RECORDS SUPPLIED:
::::
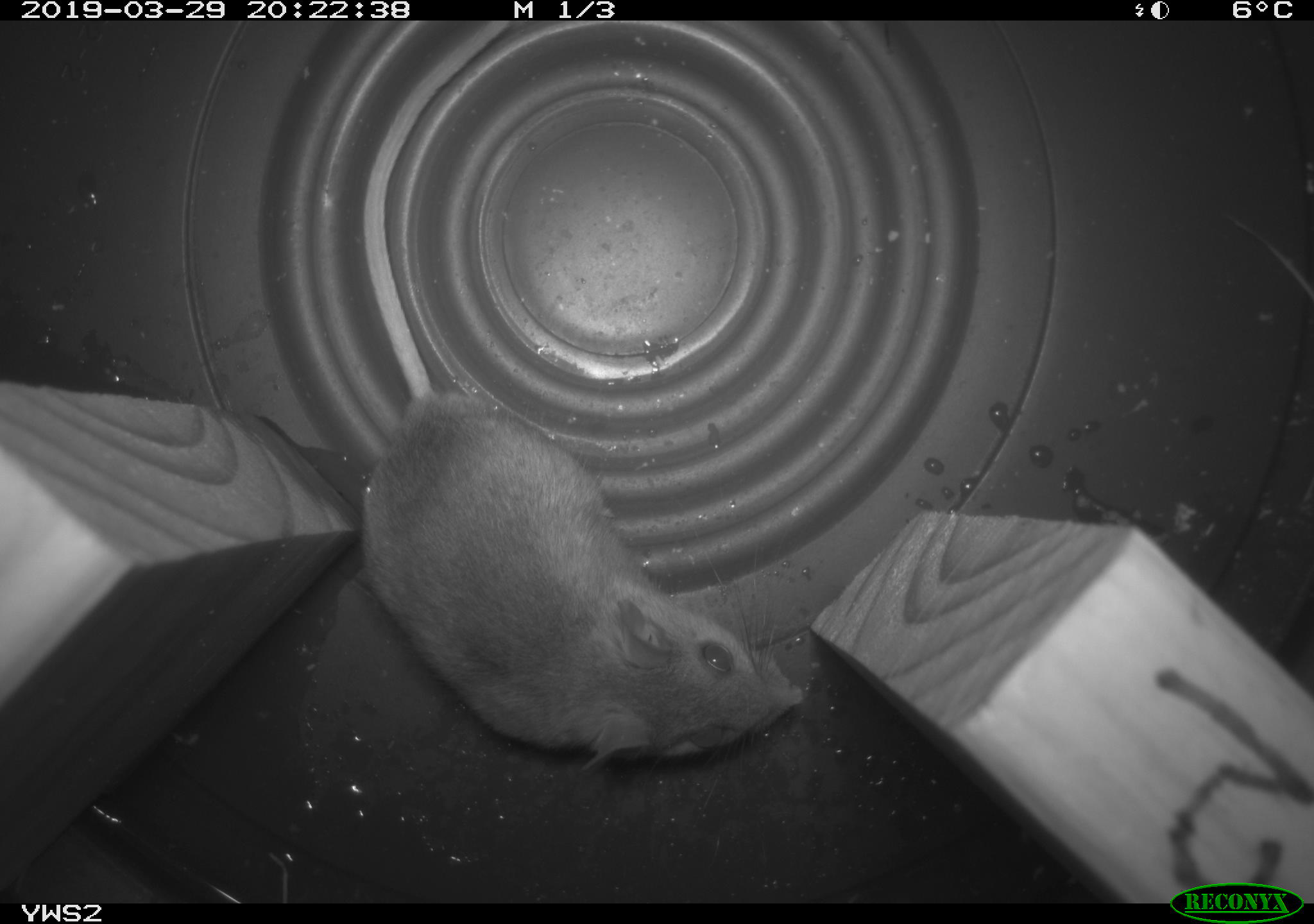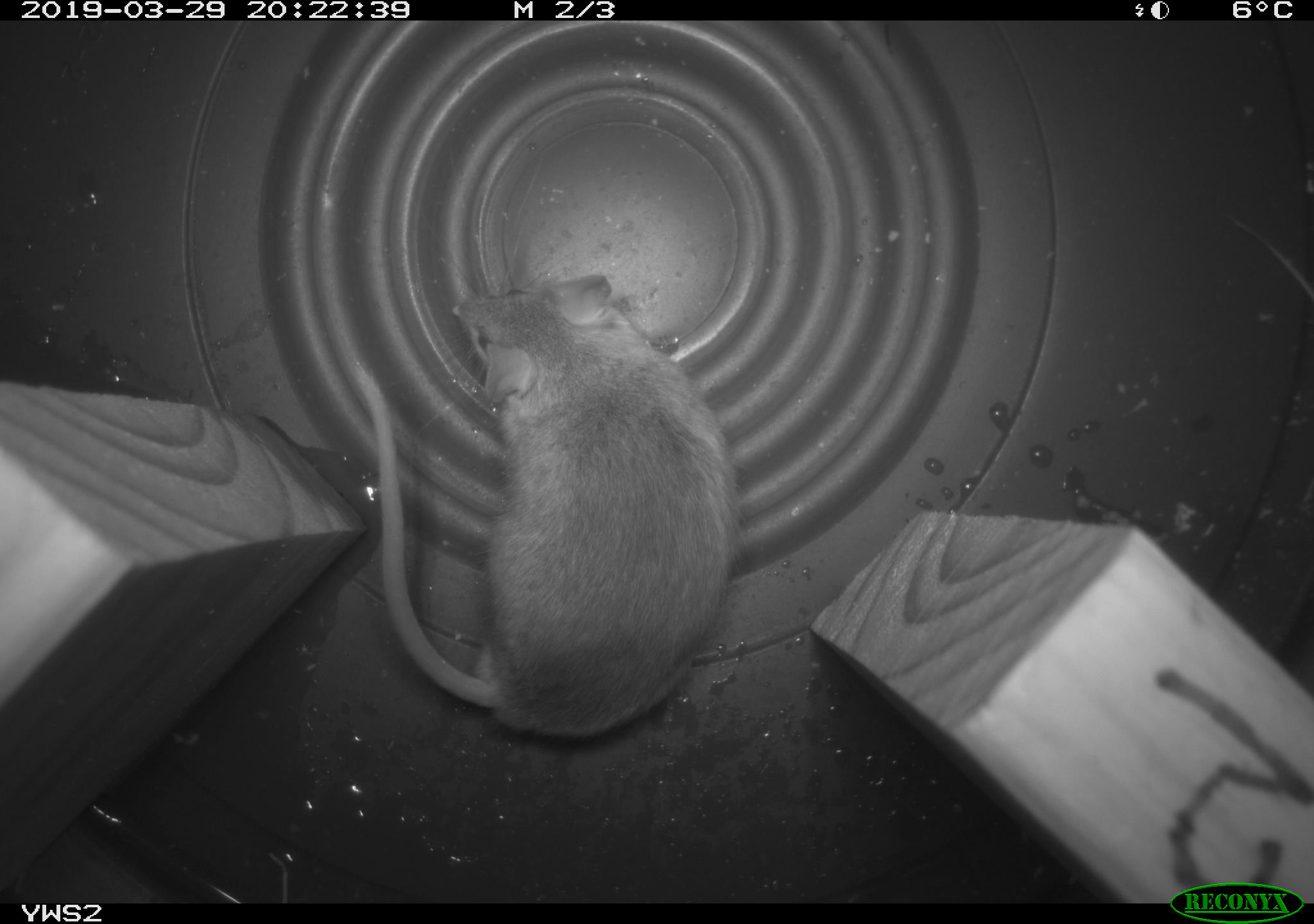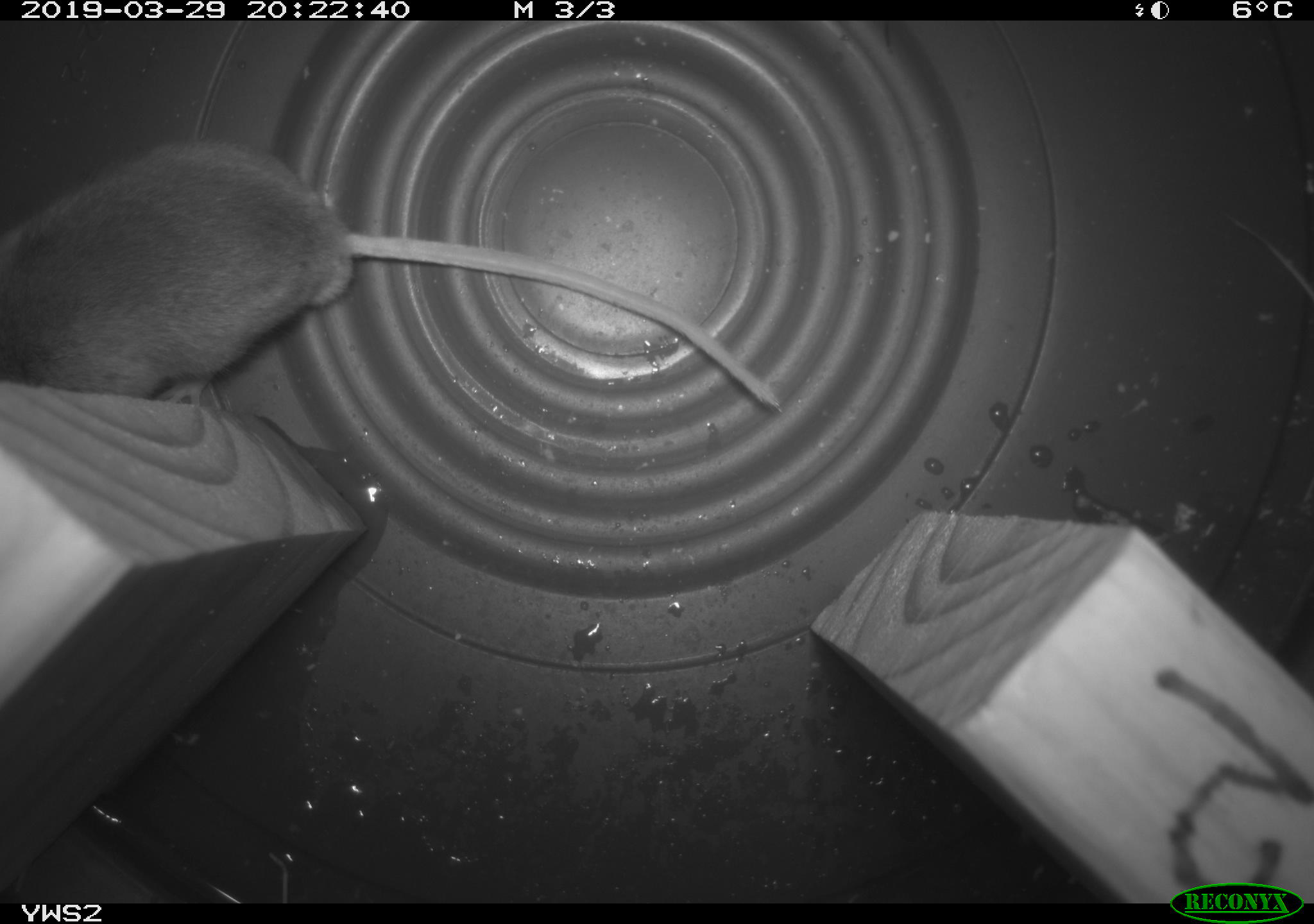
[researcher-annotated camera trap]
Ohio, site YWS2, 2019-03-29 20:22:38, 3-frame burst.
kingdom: Animalia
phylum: Chordata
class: Mammalia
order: Rodentia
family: Cricetidae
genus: Peromyscus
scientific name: Peromyscus leucopus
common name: white-footed mouse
White-footed mouse (Peromyscus leucopus).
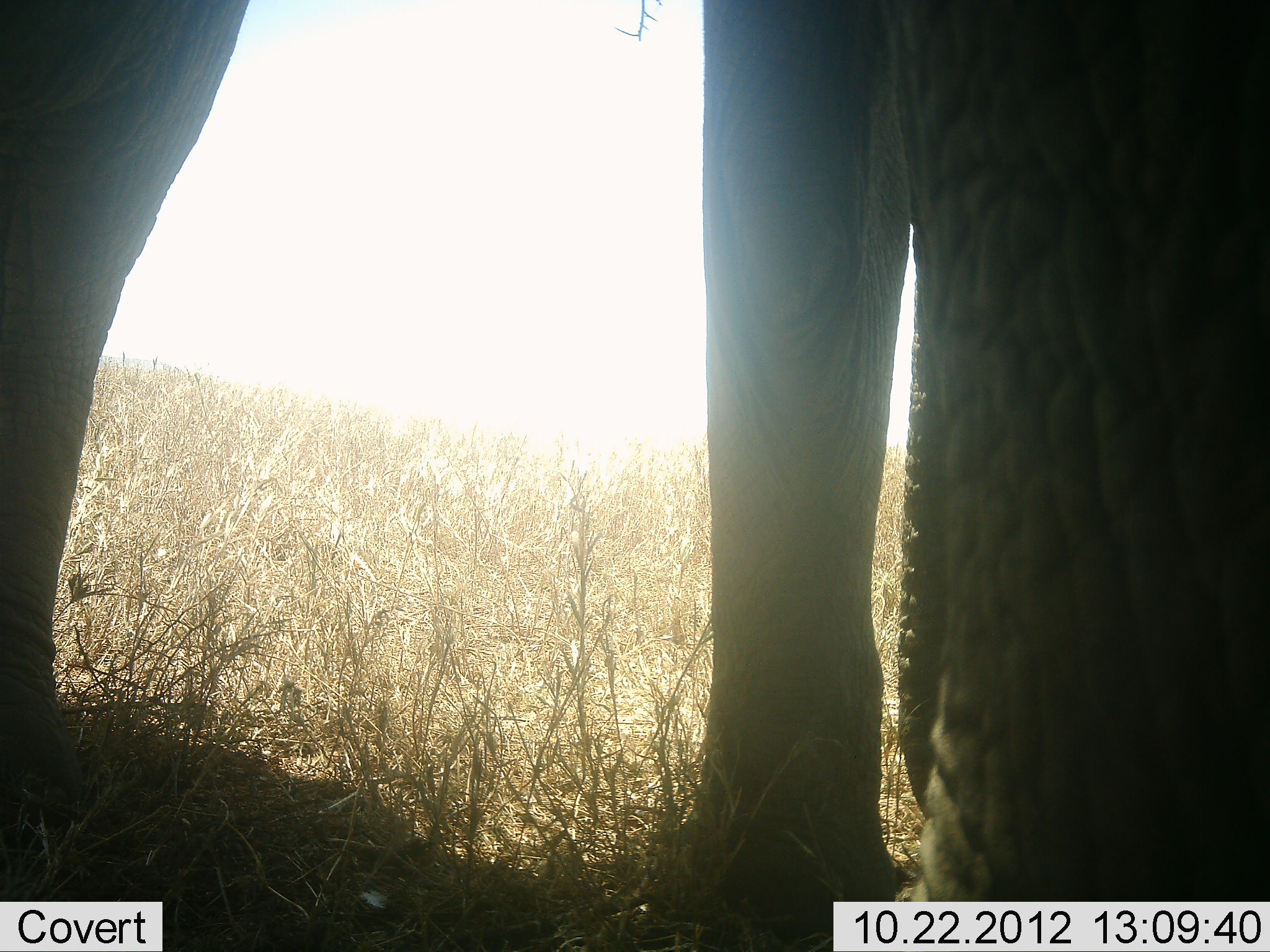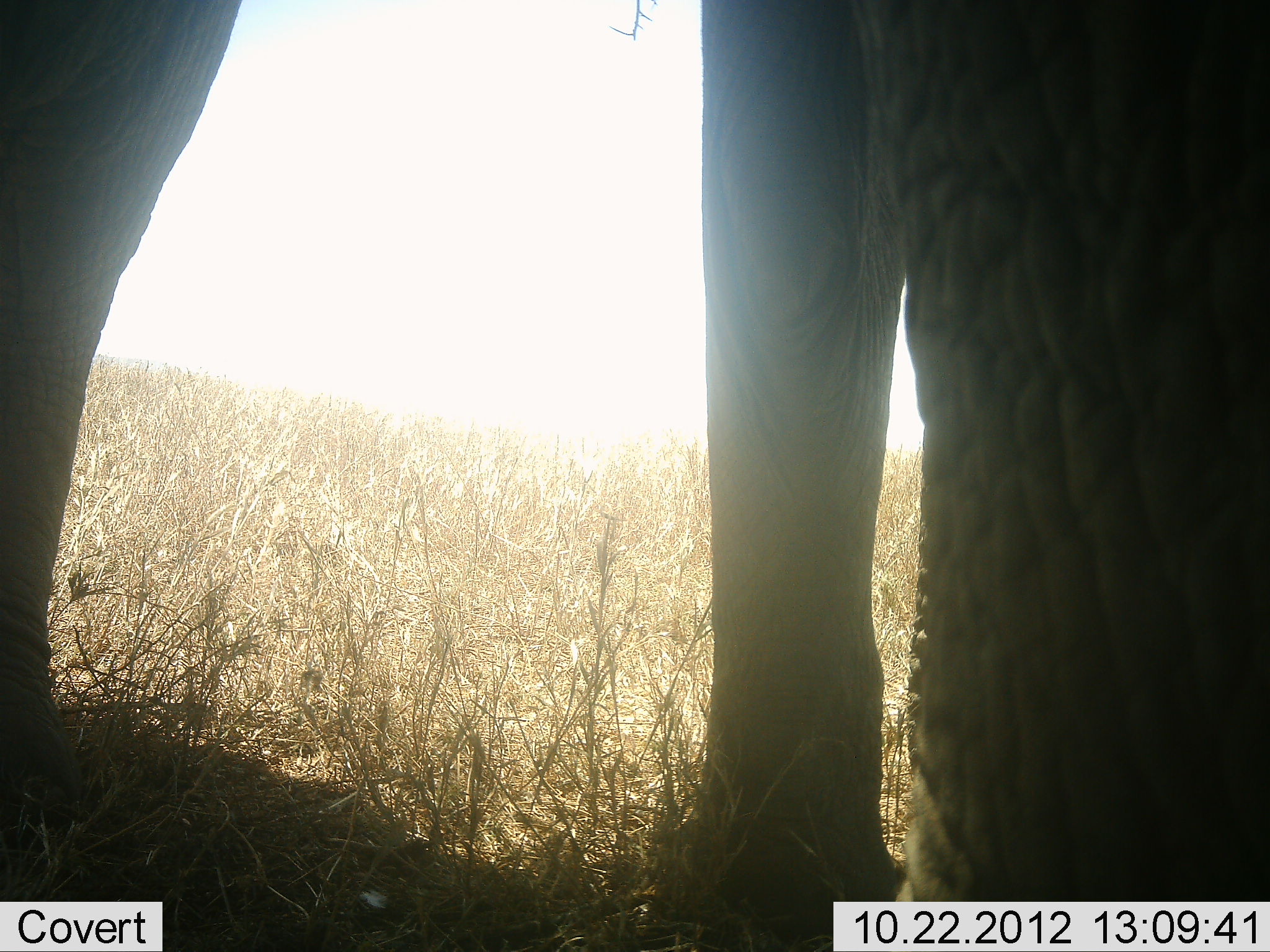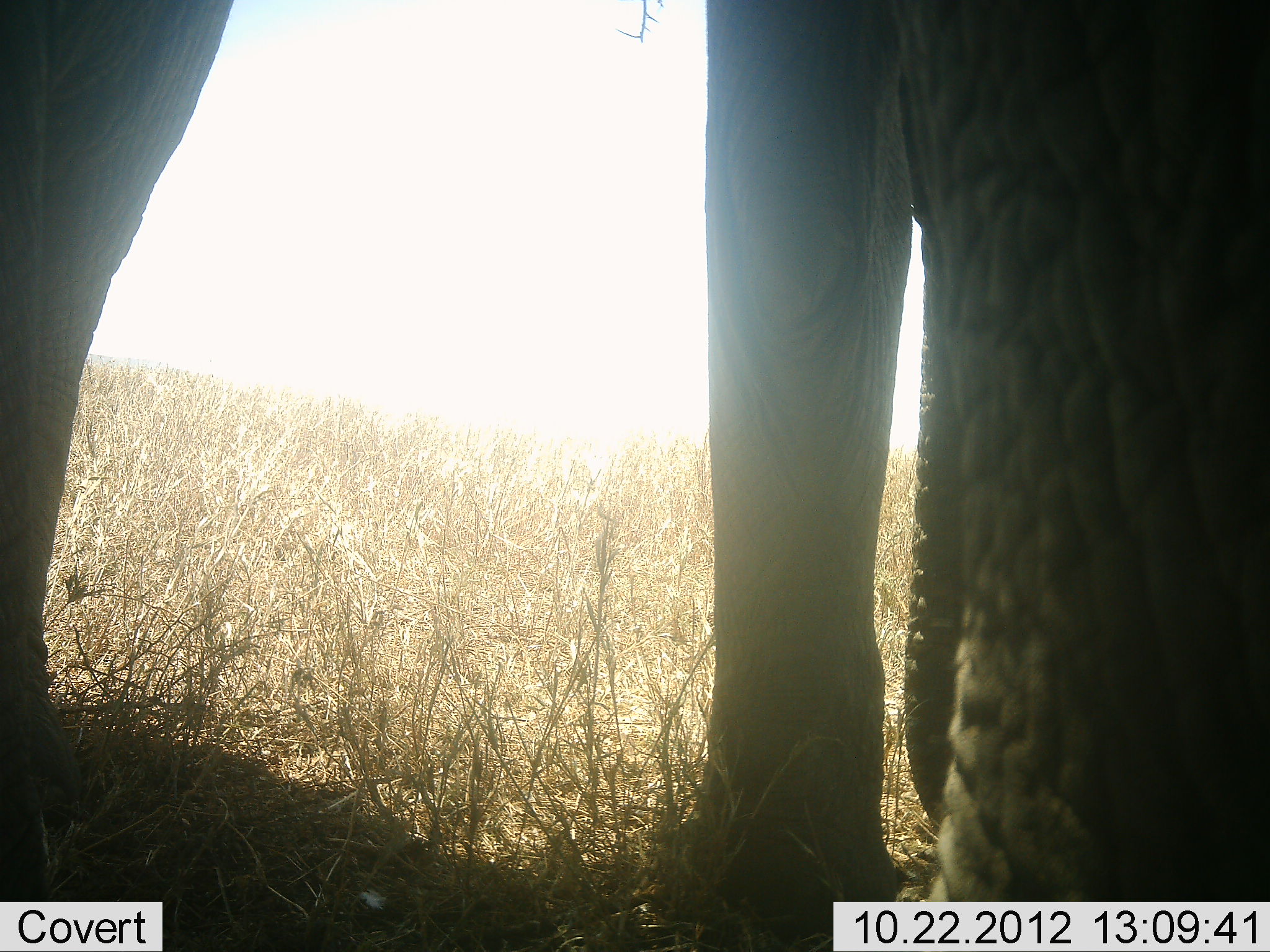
::::
YOUR INSTRUCTIONS: When a picture appears among the entries, skip it; transcribe everything else exactly.

EXERCISE RESPONSE:
[researcher-annotated camera trap]
Ohio, site YWS2, 2019-03-29 20:22:38, 3-frame burst.
kingdom: Animalia
phylum: Chordata
class: Mammalia
order: Rodentia
family: Cricetidae
genus: Peromyscus
scientific name: Peromyscus leucopus
common name: white-footed mouse
White-footed mouse (Peromyscus leucopus).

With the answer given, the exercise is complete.